2002-2006 Toyota Camry 6 cyl.
2000-2005 Toyota Celica
2000-2005 Toyota Echo
2007-2009 Toyota FJ Cruiser 4.0L (1GR-FE engine)
2001-2005 Toyota Highlander 4 cyl.
2006-2007 Toyota Highlander 4 cyl. exc. Hybrid
2006-2007 Toyota Highlander 6 cyl. Hybrid
2008-2010 Toyota Highlander 6 cyl. Hybrid (3MZFE engine)
2002-2003 Lexus ES300
2004-2006 Lexus ES330
2001-2006 Lexus GS300
2006-2007 Lexus GS430
2007-2011 Lexus GS450H
2001-2005 Lexus IS300
2001-2006 Lexus LS430
2004-2006 Lexus RX330 (3MZFE engine)
2006-2009 Lexus RX400H (3MZFE engine)
2003-2008 Toyota Matrix
2000-2005 Toyota MR2
2004-2009 Toyota Prius
2001-2005 Toyota Rav4
2004-2006 Scion XA
2004-2006 Scion XB (1.5L, 1NZ-FE engine)
2004-2006 Toyota Sienna (3.3L, 3MZFE engine)
2004-2008 Toyota Solara 6 cyl.
2005-2010 Toyota Tacoma 6 cyl.
2005-2006 Toyota Tundra 6 cyl. (1GRFE engine)
2007-2010 Toyota Tundra 6 cyl.
2006-2011 Toyota Yaris (1NZFE engine)
The function of a Flowmeter or MAF and symptoms when malfunctioning
If the flowmeter of your vehicle is failing, this situation will show different symptoms in different car models, but symptoms are all related. For example, the most common are:
- Noticeable lower fuel economy
- Black smoke or raw fuel smell from the exhaust
- Engine not starting or hard to start
- If the engine starts, very rough idle
- Engine stalling or hesitation
- Uniform soot/carbon dry stain on all spark plugs
- Almost always a check engine code will be shown
Why does this happen? This happens because the flowmeter or MAF is in charge of metering the incoming air to the engine, so that way, the ECM (Engine Control Module) can adjust the amount of fuel being injected, to keep the ideal mixture needed by the engine, which is near 14.7 parts of air and 1 part of fuel (gasoline) or an air/fuel ratio of 14.7:1.

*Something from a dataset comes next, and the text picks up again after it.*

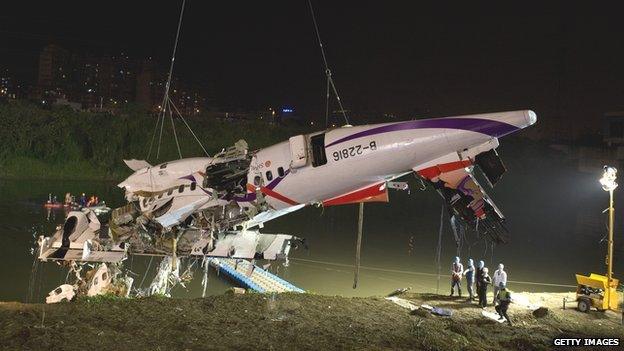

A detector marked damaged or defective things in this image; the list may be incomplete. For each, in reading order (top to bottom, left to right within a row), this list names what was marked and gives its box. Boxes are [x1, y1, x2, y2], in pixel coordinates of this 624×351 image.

damaged wing section [414, 142, 508, 243]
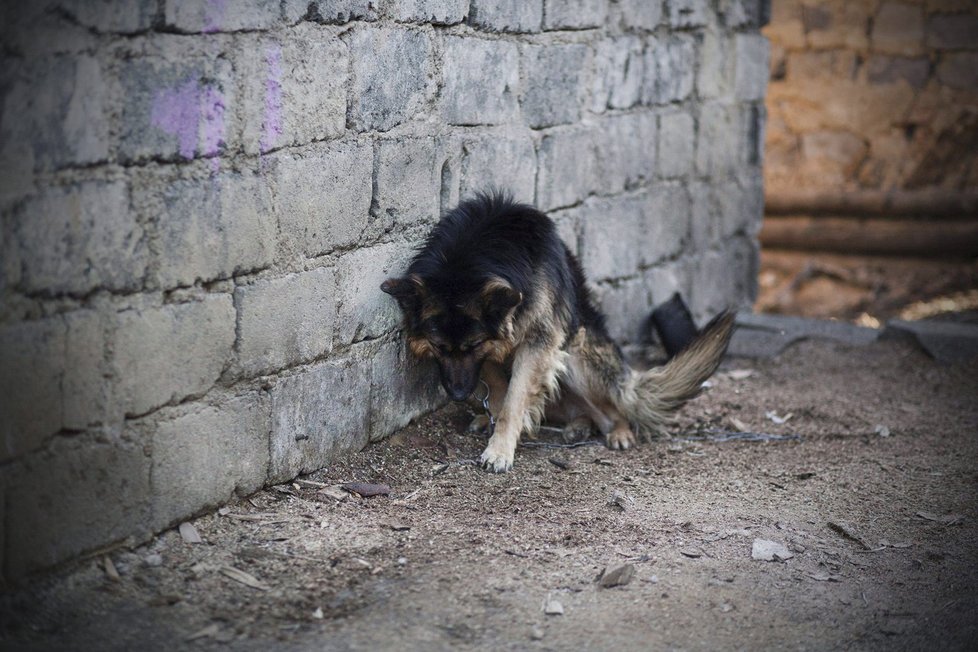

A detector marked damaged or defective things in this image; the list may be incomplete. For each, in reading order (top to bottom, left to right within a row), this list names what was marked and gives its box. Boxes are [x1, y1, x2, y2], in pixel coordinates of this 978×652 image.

cracked wall surface [0, 1, 772, 580]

With no accurate measure of the incoming air, no accurate injection will occur, causing the symptoms describes above, among others, from a too lean (poor) or too rich fuel mixture.
Are Flowmeter, MAF, MAFS, Mass Air Flow Sensor the same?
Yes, it refers to the same part, which is a part used in engines to measure the amount of air entering the engine. The difference is that the earlier designs (flow meters) measured the incoming air in volume (cubic units per minute) and the newer ones, measure the air by mass (weight units per minute), which is more accurate for calculating the air/fuel mixture for the engine. Remember the chemistry class? They often mentioned, “measure the parts in weight instead of volume…”? Well, this is no exception.